Je m’appelle Eva, j’ai 20 ans et j’ai été diagnostiquée d’un trouble de la personnalité borderline cette année. Ce diagnostic, je l’ai attendu toute ma vie. Je suis suivie depuis toute petite par des psychologues et psychiatres suite à plusieurs traumatismes dans l’enfance. J’ai grandi en me sentant en décalage avec les autres : énorme difficulté à gérer mes relations sociales et surtout amicales, des émotions radicales et envahissantes… Tout cela m’a mené à un premier diagnostic de Haut Potentiel Intellectuel (HPI) à l’âge de 13 ans, ce qui était censé expliquer mon mal-être.
J’ai grandi ainsi, toujours suivie par des psy et toujours profondément malheureuse. À la majorité, ma personnalité a commencé à mieux se dessiner et à creuser encore plus ce fossé entre les autres et moi. J’ai été hospitalisée un mois et demi en hôpital psychiatrique car la souffrance devenait trop importante, et s’en est suivi le diagnostic du trouble de la personnalité borderline.
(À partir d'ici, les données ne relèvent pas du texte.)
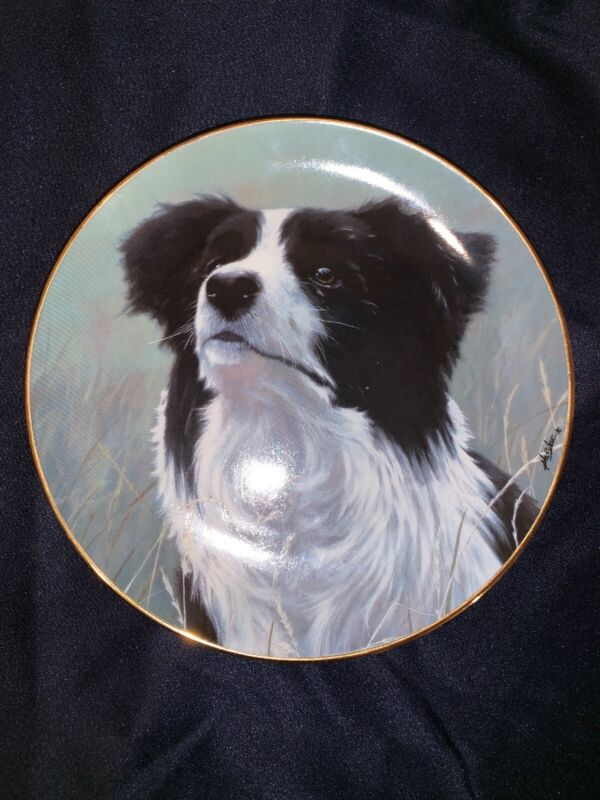 Danbury Mint Border Collie Yours Faithfully Limited Edition Plate
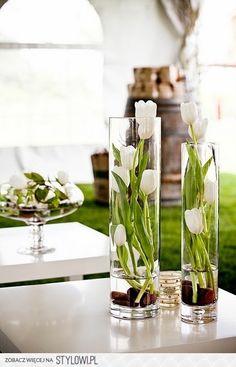 Witte tulpen, lekker fris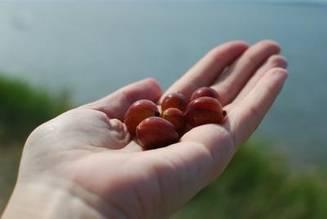 Trateaza sterilitatea, regleaza colesterolul È™i tensiunea, ajuta in cura de slabire. Un singur fruct È™i 23 de beneficii majore pentru sanatatea ta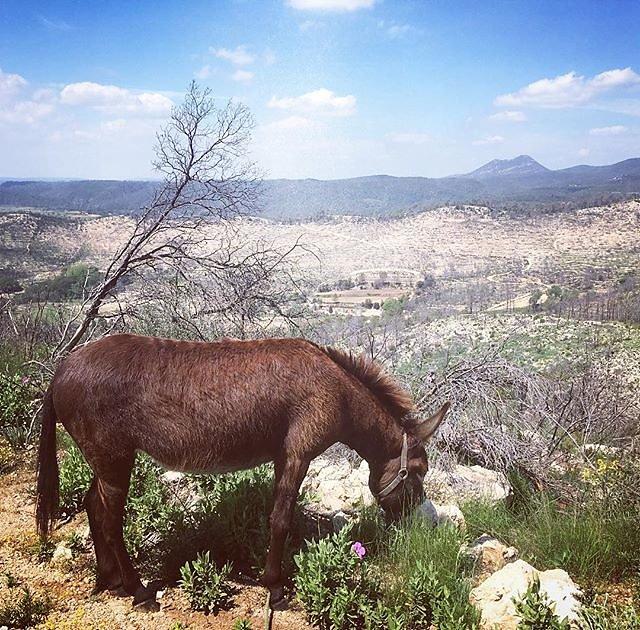 #yeti #donkey #provenceverte #bessillon #april #saturdaywalk #herbs #flowers #france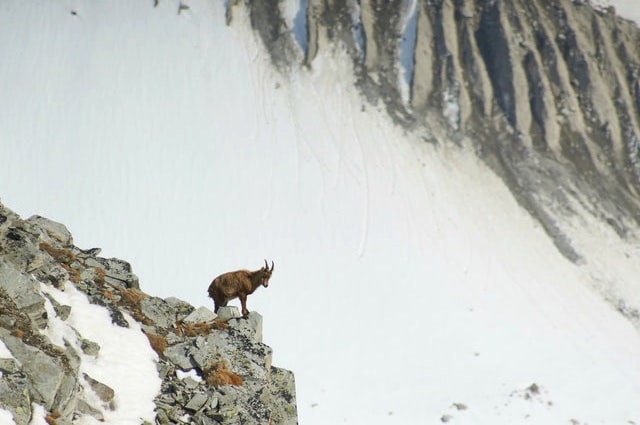 john darnielle of the mountain goats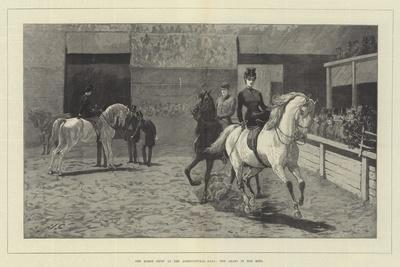 The Horse Show at the Agricultural Hall, the Arabs in the Ring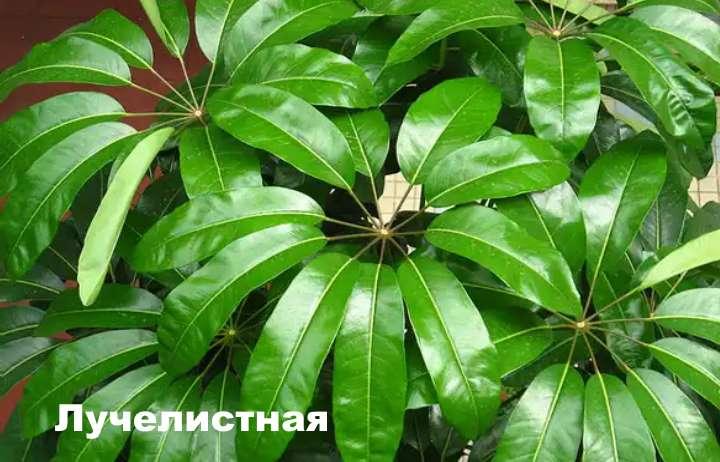 Вид растения - шефлера лучелистная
Ce trouble, j’en suis fière d’une certaine façon. Mon cerveau l’a développé suite à des événements que je n’ai pas choisi de vivre, il essaye de se protéger comme il peut et c’est finalement grâce à ça que je suis qui je suis aujourd’hui. Le plus dur pour moi, c’est de réussir à vivre sans dépendre des autres. J’ai grandi en vivant littéralement pour mes amis, pour la validation des autres, et quand par exemple je me disputais avec eux, je me mettais dans des états démesurés qui pouvaient aller jusqu’à me mettre en danger. Je dois aussi gérer mes comportements impulsifs, comme ma capacité à péter un plomb en 2 secondes et de façon terrifiante (j’ai énormément travaillé dessus depuis), mais aussi mes pulsions d’achats, de consommation d’alcool ou de médicaments. Ces comportements me permettent de me sentir vivante et de combler un vide en moi.
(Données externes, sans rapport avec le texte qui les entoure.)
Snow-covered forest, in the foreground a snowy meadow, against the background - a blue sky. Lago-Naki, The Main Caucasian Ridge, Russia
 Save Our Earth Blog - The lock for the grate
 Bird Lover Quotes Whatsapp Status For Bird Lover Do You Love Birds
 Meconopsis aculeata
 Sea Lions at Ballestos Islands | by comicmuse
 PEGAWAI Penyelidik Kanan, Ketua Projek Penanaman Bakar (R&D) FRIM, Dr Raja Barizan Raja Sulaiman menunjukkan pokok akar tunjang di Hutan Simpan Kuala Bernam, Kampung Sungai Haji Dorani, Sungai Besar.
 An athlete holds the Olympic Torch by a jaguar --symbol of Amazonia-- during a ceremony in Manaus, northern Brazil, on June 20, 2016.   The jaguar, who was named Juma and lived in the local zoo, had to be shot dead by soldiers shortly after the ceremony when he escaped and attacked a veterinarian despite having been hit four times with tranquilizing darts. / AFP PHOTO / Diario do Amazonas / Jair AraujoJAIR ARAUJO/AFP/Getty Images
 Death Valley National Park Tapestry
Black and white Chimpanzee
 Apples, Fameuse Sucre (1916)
C’est un combat constant contre moi même, un combat constant contre mes pensées intrusives. Je passe mes journées à me battre contre ces phrases dans ma tête qui me répètent que personne ne m’aime, que les gens vont tous m’abandonner tôt ou tard, qu’ils parlent sur mon dos ou que je ne suis pas importante pour eux. À force, c’est épuisant et ça me conduit surtout à n’avoir plus aucune confiance en moi.
Mais paradoxalement, je m’aime autant que je me déteste. Selon les jours, je me sens soit toute puissante, soit j’ai le sentiment de ne pas être légitime de vivre. Mais du coup je ne m’ennuie jamais… Grâce à ma thérapie, je sais maintenant qu’une phase de grosse dépression et d’angoisse sera suivie d’une phase euphorique très intense.
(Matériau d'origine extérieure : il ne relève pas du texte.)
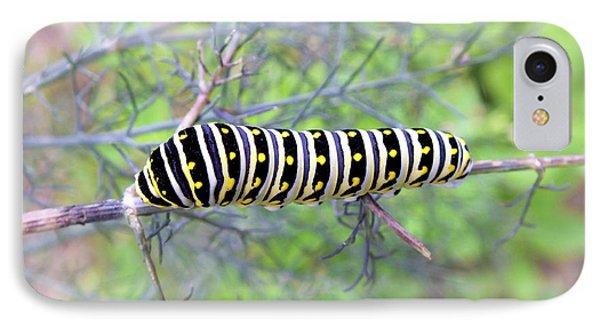 Eastern Black Swallowtail Caterpillar  IPhone Case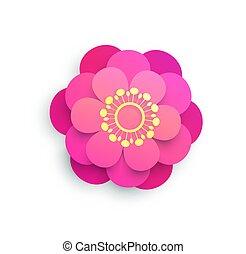 fehér, virágzó virág, rügy, elszigetelt, origami, rózsaszínű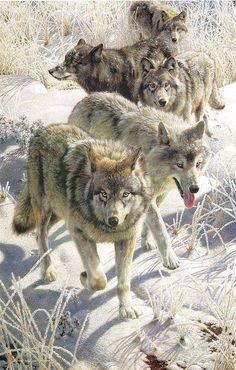 Wolf pack♡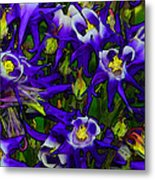 Green And Purple Burst Abstract Metal Print by James Hammen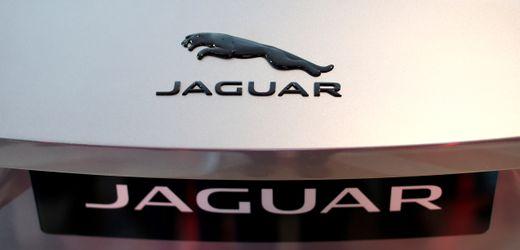 Jaguar Land Rover, Peugeot, Volkswagen: Chipkrise legt Autoproduktion lahm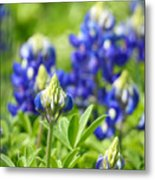 Texas Bluebonnets 003 Metal Print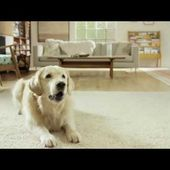Amazon Alexa Moments: Petlexa (Amazon Echo Commercial)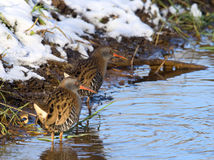 Water Rail searching for food Stock Images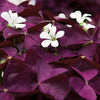 'Charmed Wine' Oxalis PW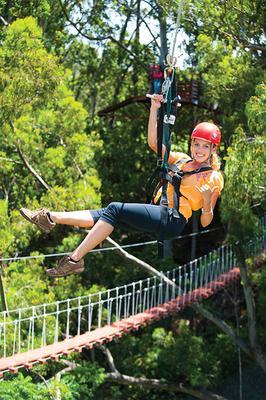 Piiholo Canopy Zipline Maui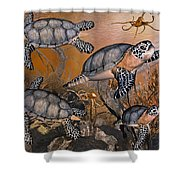 Under The Red Sea Shower Curtain by Betsy C  Knapp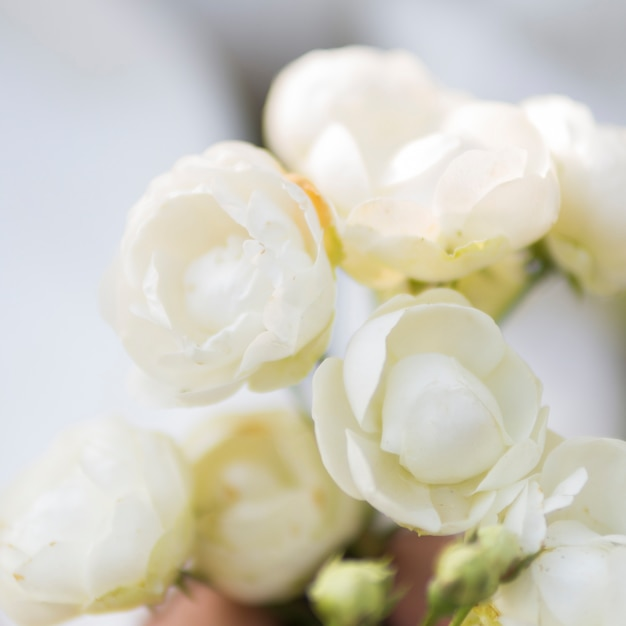 Close up of natural white roses Free Photo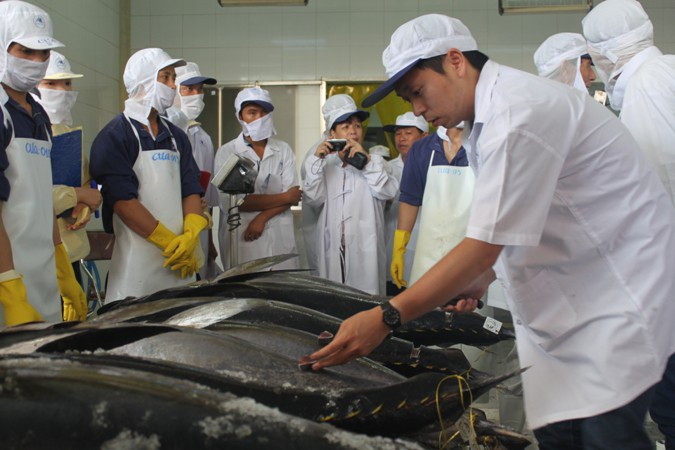 Nhật Bản chuyển giao 25 bộ máy đánh bắt cá ngừ đại dương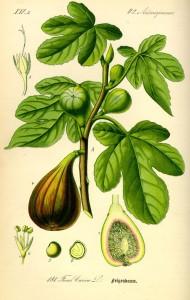 Ficus carica - Prof. Dr. Otto Wilhelm Thomé Flora von Deutschland, Österreich und der Schweiz 1885, Gera, Germany  (Quelle: Wikipedia)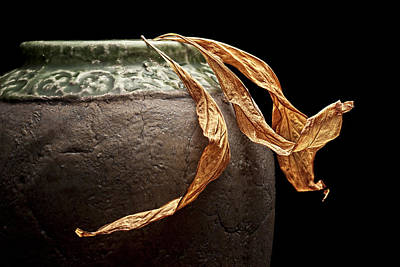 Pot Photograph - Leaves by Tom Mc Nemar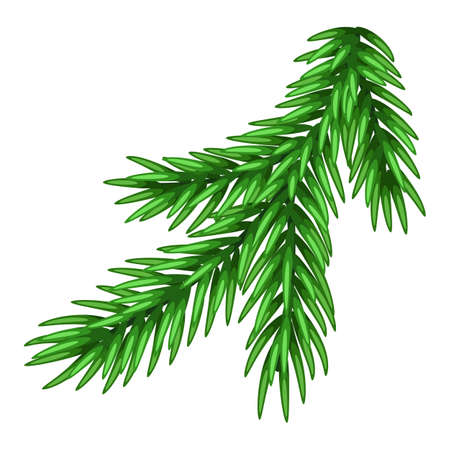 Illustration of spruce branch. Merry Christmas or Happy New Year decoration. Vetores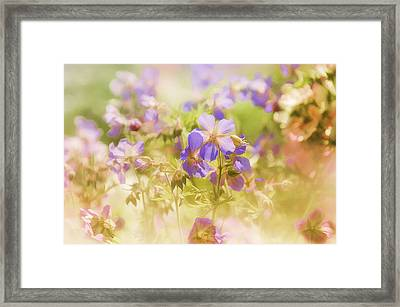 Framed Print featuring the photograph Summer Meadow by Elaine Manley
Chose dont on parle peu : ce trouble est souvent très dur à vivre pour les gens qui nous entourent. Je sais que je me suis surprise entrain de manipuler mes proches pour les faire rester auprès de moi, pour m’apporter plus d’amour ou d’attention. Je mets aussi une très grande pression sur mes proches vis-à-vis de mes changements d’humeurs réguliers : on peut passer une matinée à rigoler ensemble et je peux finir l’après-midi aux urgences à cause d’idées suicidaires. Et surtout, j’ai un besoin constant d’être rassurée, ce qui m’a amenée à perdre pas mal de monde autour de moi. Mais tout ça j’en prends conscience petit à petit et je refuse de blesser les gens que j’aime et qui m’aiment, donc je travaille dessus activement.
J’espère qu’à l’avenir, ce trouble sera plus reconnu et surtout que les gens seront plus tolérants. C’est très dur de se sentir juger sur notre consommation d’alcool, nos crises de nerfs, notre dépendance affective etc par les gens qui nous entourent. On essaye juste de gérer nos traumatismes avec les moyens que nous offre notre cerveau. Une personne borderline, c’est une personne qui a souffert et qui souffre encore.
Si je pouvais dire quelque chose aux personnes ayant ce trouble ou en voie de diagnostic, ça serait de bien vous entourer, d’expliquer à vos proches ce que vous ressentez mais de ne pas les incriminer pour autant, essayez de voir le monde par les yeux de quelqu’un qui n’aurait pas le même trouble que vous. Et surtout n’oubliez pas que tout finit par passer, que le trouble s’apaise avec le temps si il est bien traité.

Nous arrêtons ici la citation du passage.